Glenn Meisner, who hosts the church with his wife, Laurinda, echoes Padjen’s statements about the house church’s focus on relationships.
“Philosophically, the whole concept of a home fellowship, to me, inviting someone to a meeting isn’t even the main thing,” Glenn Meisner said. “It should be that we are pushing ourselves onto other people’s worlds, getting involved with other people.”
Those other people include students Meisner meets as a substitute teacher at West Aurora High School and drug-addicted residents of Aurora’s Wayside Cross Ministries whom Church and Meisner meet during their monthly visits there. Many are invited to this house church.
The result is a multicultural, socioeconomically diverse group of 12 people who gathered at the Meisner home one recent morning: the home-schooled 12- and 15-year-old Meisner children, Church’s Korean immigrant wife, a Wayside resident, a 16-year-old West Aurora sophomore, a 21-year-old West Aurora graduate, a Mexican couple with a baby, and an 11-year-old neighbor who is friends with the Meisners’ younger daughter.
The Meisners found the idea of a home fellowship appealing after two churches they were members of moved from rented meeting spaces into expensive buildings.
“The focus was on getting that building going,” Laurinda Meisner said. “We lost that fellowship. We lost the most important thing in that transition.”
Too casual for some
Megachurch leaders point to their small-group activities as a way for Christians to experience the kind of intimacy that’s characteristic of a house church.
Bing Hunter, pastor of adult ministries at Rolling Meadows-based Harvest Bible Chapel, recalled a couple approaching him after a church service a few months ago and wanting him to serve as a mentor for a house church the couple planned to start. He responded by encouraging the couple to join one of the church’s small groups, gatherings of less than a dozen church members who meet weekly in a trained leader’s home primarily for in-depth discussions of the pastor’s Sunday message.
The leaders of those small groups are overseen by experienced members of the church’s pastoral staff. That kind of accountability can be hard to come by in a house church, Hunter said.

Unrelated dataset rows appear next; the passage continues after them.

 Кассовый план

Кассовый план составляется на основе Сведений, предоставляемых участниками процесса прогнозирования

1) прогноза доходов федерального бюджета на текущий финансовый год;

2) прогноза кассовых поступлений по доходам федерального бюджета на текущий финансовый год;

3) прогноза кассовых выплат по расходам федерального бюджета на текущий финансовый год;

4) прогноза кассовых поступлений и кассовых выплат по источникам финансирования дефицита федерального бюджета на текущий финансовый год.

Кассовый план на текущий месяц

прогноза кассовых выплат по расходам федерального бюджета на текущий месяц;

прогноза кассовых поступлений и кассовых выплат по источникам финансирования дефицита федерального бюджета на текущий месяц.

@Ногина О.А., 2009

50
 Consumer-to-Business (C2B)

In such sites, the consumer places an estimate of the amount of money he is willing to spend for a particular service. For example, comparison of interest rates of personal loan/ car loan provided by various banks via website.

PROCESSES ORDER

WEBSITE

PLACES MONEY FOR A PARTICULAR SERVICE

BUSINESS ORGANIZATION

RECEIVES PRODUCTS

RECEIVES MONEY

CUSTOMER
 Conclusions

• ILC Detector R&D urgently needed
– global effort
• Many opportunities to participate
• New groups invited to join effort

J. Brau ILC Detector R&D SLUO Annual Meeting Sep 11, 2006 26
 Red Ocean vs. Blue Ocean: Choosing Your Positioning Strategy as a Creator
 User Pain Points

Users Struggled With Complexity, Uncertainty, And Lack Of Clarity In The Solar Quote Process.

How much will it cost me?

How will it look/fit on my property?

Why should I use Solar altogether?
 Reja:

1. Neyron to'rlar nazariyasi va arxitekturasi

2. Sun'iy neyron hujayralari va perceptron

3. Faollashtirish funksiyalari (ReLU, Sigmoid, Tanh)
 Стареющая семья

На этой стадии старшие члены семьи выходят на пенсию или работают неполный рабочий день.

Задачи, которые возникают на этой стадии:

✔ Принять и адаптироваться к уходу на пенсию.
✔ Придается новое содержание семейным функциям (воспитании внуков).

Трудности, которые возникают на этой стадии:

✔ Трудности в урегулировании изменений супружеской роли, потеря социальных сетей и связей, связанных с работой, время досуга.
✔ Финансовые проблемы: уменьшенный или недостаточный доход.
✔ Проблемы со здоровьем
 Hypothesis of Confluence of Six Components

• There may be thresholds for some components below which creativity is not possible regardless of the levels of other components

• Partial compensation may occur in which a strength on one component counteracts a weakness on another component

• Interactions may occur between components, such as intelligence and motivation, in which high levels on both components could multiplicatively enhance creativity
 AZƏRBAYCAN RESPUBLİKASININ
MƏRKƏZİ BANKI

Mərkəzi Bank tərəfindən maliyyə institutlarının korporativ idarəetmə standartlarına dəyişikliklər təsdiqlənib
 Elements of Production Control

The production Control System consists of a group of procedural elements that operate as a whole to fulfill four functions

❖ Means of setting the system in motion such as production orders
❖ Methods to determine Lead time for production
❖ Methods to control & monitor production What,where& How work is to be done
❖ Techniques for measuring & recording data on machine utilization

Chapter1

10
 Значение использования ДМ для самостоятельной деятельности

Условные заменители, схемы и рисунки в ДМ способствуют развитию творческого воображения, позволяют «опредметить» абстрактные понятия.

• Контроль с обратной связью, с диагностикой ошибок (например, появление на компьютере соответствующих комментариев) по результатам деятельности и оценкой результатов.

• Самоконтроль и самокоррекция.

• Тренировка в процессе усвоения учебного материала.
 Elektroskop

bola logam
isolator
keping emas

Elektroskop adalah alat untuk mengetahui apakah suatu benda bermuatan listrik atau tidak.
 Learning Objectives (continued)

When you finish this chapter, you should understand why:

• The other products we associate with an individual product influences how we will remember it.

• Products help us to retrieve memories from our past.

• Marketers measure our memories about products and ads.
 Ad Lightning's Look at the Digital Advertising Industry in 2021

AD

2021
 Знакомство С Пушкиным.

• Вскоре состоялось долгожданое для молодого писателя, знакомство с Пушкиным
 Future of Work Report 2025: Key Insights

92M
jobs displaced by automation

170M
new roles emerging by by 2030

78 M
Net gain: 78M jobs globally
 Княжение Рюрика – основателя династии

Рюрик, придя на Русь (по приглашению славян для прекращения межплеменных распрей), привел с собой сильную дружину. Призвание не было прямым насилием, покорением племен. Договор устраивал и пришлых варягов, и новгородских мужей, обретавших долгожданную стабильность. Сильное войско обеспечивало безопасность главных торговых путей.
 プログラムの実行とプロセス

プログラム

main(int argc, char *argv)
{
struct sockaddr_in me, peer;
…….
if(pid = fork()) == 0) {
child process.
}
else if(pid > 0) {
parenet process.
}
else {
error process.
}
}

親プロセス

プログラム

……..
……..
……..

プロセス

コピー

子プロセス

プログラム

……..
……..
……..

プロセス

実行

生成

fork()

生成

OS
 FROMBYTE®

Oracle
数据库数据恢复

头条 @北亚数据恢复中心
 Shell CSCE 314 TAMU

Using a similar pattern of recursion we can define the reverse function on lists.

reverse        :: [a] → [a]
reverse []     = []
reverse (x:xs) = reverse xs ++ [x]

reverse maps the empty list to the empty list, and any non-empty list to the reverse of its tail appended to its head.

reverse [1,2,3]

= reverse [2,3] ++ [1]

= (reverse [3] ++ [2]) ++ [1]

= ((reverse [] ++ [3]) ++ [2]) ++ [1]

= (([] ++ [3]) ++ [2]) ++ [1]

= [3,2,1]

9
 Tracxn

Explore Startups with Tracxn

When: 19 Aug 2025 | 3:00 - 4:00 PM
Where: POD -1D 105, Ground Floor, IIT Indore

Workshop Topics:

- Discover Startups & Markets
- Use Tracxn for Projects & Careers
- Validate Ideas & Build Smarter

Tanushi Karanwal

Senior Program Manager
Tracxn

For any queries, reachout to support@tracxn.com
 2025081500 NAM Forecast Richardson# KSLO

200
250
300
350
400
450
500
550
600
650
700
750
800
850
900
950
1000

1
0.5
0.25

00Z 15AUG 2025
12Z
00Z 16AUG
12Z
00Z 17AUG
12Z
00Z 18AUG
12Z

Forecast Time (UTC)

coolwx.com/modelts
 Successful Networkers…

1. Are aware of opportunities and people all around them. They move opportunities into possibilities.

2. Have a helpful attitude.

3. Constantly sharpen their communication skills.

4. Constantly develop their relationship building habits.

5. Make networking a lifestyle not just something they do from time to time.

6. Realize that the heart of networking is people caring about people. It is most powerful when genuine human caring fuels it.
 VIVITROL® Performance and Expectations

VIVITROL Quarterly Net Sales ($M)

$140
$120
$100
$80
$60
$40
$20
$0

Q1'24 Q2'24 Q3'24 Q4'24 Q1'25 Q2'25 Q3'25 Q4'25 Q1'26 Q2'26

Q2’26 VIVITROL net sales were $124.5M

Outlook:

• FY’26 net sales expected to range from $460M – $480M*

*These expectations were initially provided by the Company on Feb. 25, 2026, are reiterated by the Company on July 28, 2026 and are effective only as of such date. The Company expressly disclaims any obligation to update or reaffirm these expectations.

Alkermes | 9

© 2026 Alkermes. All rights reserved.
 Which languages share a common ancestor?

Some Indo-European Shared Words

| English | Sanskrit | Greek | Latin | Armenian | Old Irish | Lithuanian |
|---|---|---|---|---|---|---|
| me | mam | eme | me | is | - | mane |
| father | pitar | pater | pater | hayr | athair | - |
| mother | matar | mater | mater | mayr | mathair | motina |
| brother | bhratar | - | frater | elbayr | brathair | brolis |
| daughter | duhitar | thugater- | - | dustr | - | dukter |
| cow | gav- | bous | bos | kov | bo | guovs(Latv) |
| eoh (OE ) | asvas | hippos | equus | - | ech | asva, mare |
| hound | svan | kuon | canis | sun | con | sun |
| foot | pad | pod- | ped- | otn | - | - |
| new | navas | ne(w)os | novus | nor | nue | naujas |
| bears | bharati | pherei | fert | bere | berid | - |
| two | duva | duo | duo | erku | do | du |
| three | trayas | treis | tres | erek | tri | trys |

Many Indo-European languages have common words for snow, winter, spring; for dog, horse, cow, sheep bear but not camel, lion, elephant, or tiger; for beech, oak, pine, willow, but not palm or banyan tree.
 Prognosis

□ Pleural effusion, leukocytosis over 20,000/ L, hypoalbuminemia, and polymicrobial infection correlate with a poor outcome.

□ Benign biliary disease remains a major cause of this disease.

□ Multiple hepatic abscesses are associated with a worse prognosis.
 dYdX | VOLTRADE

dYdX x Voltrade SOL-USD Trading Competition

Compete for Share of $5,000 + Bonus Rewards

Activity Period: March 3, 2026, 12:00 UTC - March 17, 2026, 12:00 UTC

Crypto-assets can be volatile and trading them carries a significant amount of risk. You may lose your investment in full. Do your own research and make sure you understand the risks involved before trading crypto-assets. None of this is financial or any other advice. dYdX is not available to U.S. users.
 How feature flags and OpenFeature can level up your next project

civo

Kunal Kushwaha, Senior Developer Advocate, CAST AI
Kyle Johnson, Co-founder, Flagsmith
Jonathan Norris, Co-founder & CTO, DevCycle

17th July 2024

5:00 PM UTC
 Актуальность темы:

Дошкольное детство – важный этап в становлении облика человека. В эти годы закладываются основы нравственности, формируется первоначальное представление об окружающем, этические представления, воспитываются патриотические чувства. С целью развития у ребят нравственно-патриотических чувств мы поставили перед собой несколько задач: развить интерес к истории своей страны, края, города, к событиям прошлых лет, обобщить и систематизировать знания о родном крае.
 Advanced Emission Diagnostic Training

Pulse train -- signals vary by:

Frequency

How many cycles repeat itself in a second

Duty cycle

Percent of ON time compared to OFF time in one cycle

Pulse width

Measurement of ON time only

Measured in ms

“I think what Scripture teaches is that the local church should have elders and deacons,” Hunter said. “There are some concerns in various places in the house church movement about its doctrine. It’s difficult when believers are inexperienced to ensure they’re following historical biblical Christianity. In a larger church with elders, they might be better able to deal with those issues.”
Steve Yarrow, adult ministries pastor at St. Charles Township-based Christ Community Church, said institutional churches have other benefits that can’t be replicated in a house church. That includes participation in rituals and large weekly gatherings, both of which can be very powerful spiritual experiences.
A larger church body also has the resources to help more people. In June more than 1,300 congregation members participated in the church’s third annual Great Day of Serving, where they volunteered at the Boys and Girls Club, undertook home improvement projects, and otherwise helped out Fox Valley communities at 51 project sites.
“The ability to mobilize and have the community impact, I don’t know how that would happen for us in the house church model,” Yarrow said. “We have partners across the globe. We’re able to have significant financial investments in them.”
Yarrow acknowledges that both the institutional church and the house church have important roles to play.
“It’s not like that’s bad and this is the only way to do it,” he said. “For us its an opportunity to say the kingdom of God has expanded in a lot of different ways. We respect people who feel that’s something that God might be calling them to.”